The Westlock News is one step closer to finding out what happened with former Pembina Hills school division Supt. Richard Harvey, but it could take months to find out for sure.
The process has been a slow-going one, beginning with the division’s announcement on Oct. 25, 2010, that Harvey was no longer an employee of the division.
Division officials’ refusal to elaborate on the circumstances surrounding his departure prompted an information request under the Freedom of Information and Protection of Privacy Act, resulting in a fee estimate of nearly $4,000. The News asked for a fee waiver in January 2011, which the division declined, and the issue has been in the formal appeal process since then.

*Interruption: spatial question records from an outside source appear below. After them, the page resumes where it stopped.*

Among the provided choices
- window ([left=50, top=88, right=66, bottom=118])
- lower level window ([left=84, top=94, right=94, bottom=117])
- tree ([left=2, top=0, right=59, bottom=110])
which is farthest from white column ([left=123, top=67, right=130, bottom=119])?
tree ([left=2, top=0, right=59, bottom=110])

The most recent development was a four-hour oral hearing last Thursday in Edmonton, which addressed three issues surrounding the request: whether the fees should be waived because the issue is a matter of public interest, whether PHRD correctly calculated the fees and whether PHRD has legal jurisdiction to charge fees in the first place.
It could still be several months before adjudicator Wade Riordan Raaflaub releases his decision.
“I’ll endeavour to get it done as soon as possible,” he said at the hearing.
In attendance at the hearing were Raaflaub, Westlock News reporter Doug Neuman, publisher George Blais, PHRD secretary-treasurer Tracy Meunier, assistant secretary-treasurer Grant Widdup, division lawyer Grace Cooke, and Jillian Harker, a lawyer employed by the Office of the Information and Privacy Commissioner.
On the first issue discussed at the hearing, the division’s lawyer Grace Cooke suggested that the details of Harvey’s departure from the board are simply a matter of curiosity and don’t meet a legal definition of public interest.
The News, which is unrepresented by legal counsel for the purpose of the FOIP request, maintains that as the top-ranking bureaucrat of one of the largest public bodies in the area, it would be in the public interest to have information about the circumstances of Harvey’s departure — especially in light of the Barrhead RCMP’s ongoing fraud investigation relating to the expense account of an unnamed employee of the division.
Cooke emphasized the division is not trying to hide anything, but rather is simply trying to comply with the FOIP Act and not breach Harvey’s privacy.
As for the issue of whether the fees were correctly calculated, an unrelated fee-waiver decision in November 2011 set a precedent meaning the school division now had to prove the fee estimates they used were realistic instead of simply relying on the maximum amounts set out in the Act.
Meunier confirmed at the hearing that the fee estimate had been reduced by more than $1,000 in light of that decision although no attempts were made to inform the News about the change, which was made some time in the spring.
Cooke pointed out that the News made no attempt to find out what impact that decision would have had on the fee schedule, either. Raaflaub said that particular issue did not concern him.
Raaflaub himself brought forward the third issue: whether the school board has legal jurisdiction to charge fees in the first place.
Since there is no official PHRD policy defining how fees are charged, he questioned whether the division has the legal right to charge fees in the first place. Cooke argued that the division’s policy indicating it will comply with the FOIP Act constitutes a legal instrument allowing it to charge the fees. The two debated the issue for about half an hour before the hearing was closed.